**Passage shown:**
......
[Python-Dev] The Dictionary Gem is polished!

Christian Tismer tismer@tismer.com
Mon, 18 Dec 2000 13:08:34 +0200


"M.-A. Lemburg" wrote:
> 
> > Here some results, dictionaries have 1000 entries:
> >
> > timing for strings              old=  5.097 new= 5.088
> > timing for bad integers (<<10)  old=101.540 new=12.610
> > timing for bad integers (<<16)  old=571.210 new=19.220
> 
> Even though I think concentrating on string keys would provide more
> performance boost for Python in general, I think you have a point
> there. +1 from here.
> 
> BTW, would changing the hash function on strings from the simple
> XOR scheme to something a little smarter help improve the performance
> too (e.g. most strings used in programming never use the 8-th
> bit) ?

Yes, it would. I spent the rest of last night to do more
accurate tests, also refined the implementation (using
longs for the shifts etc), and turned from timing over to
trip counting, i.e. a dict counts every round through the
re-hash. That showed two things:
- The bits used from the string hash are not well distributed
- using a "warmup wheel" on the hash to suck all bits in
  gives the same quality of hashes like random numbers.
......
**Data section:**
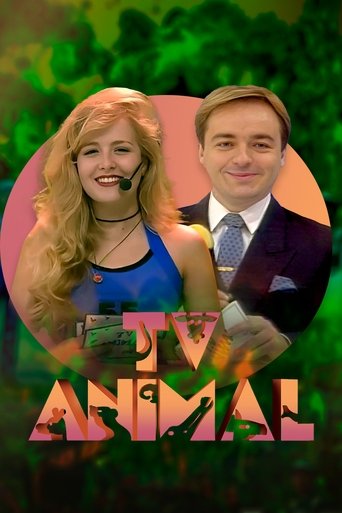 Poster of TV Animal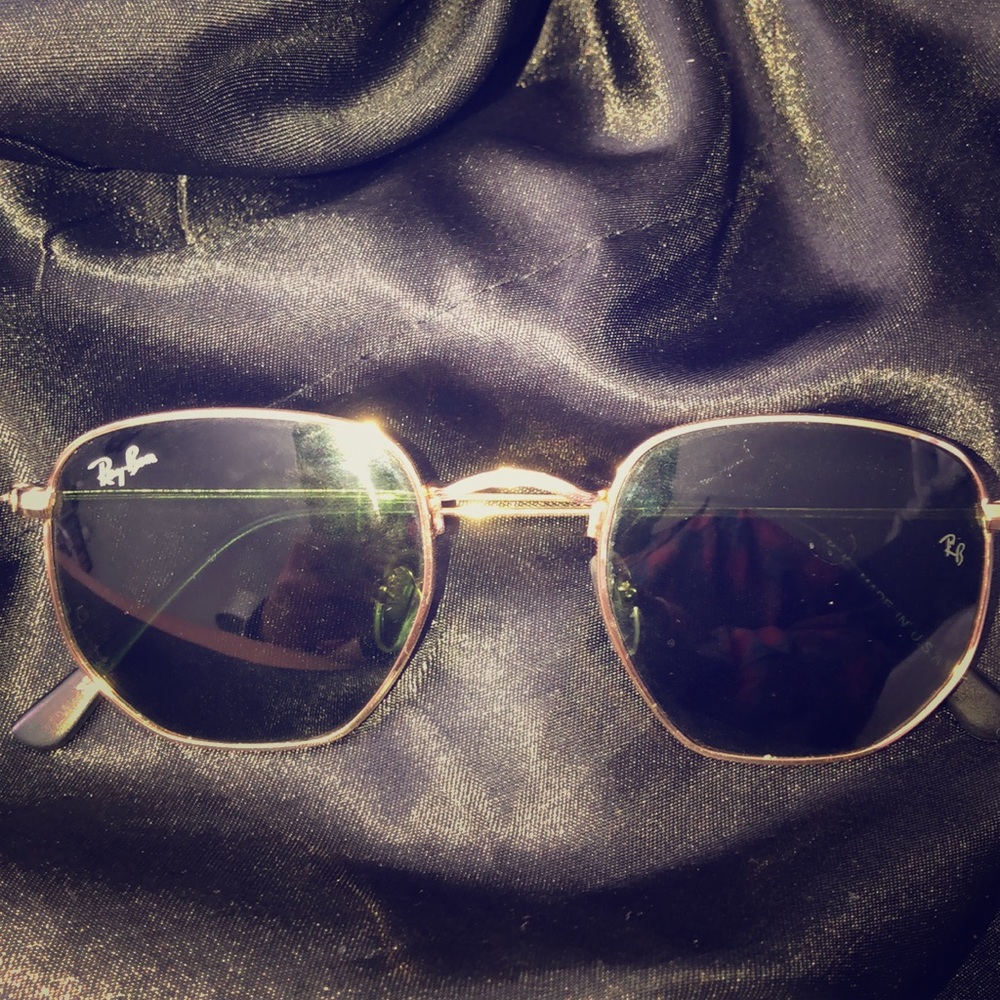 Ray Ban Sunglasses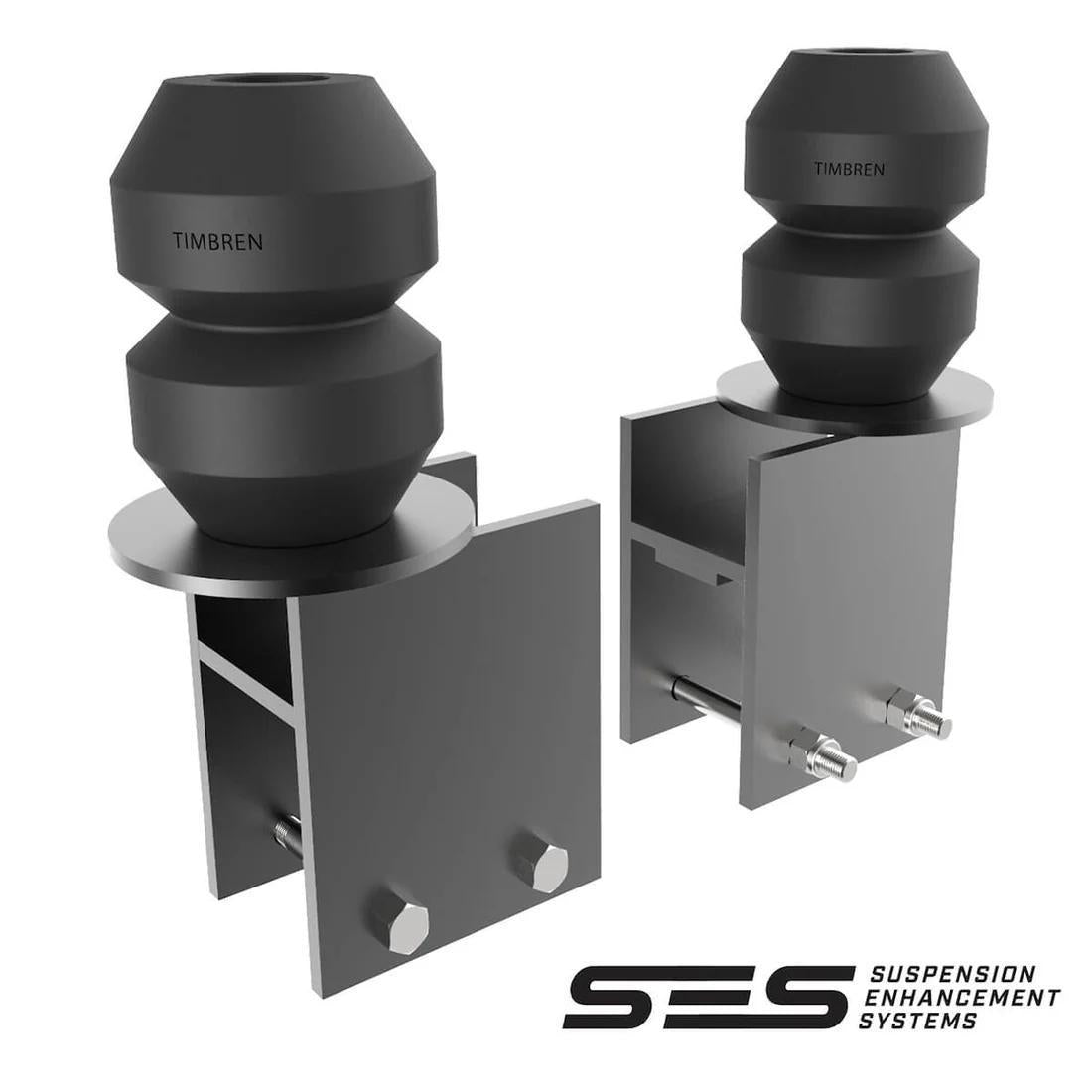 GMRAPV - Rear Kit - Timbren Suspension Enhancement System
......
**Activity list:**
• a. In the Python-Dev dictionary message above, transcribe the part that opens with the words containing "Yes, it would." and closes with "like random numbers.".
• b. Answer these about the Python-Dev dictionary message:
(i) How many entries did the dictionaries in the quoted results have?
(ii) Which bit does the quoted suggestion say most strings used in programming never use?
(iii) In the reply, what did the testing switch to from timing?

**Answers given:**
• a.
Yes, it would. I spent the rest of last night to do more
accurate tests, also refined the implementation (using
longs for the shifts etc), and turned from timing over to
trip counting, i.e. a dict counts every round through the
re-hash. That showed two things:
- The bits used from the string hash are not well distributed
- using a "warmup wheel" on the hash to suck all bits in
  gives the same quality of hashes like random numbers.

• b.
(i) 1000 entries.
(ii) The 8th bit.
(iii) Trip counting, where a dict counts every round through the re-hash.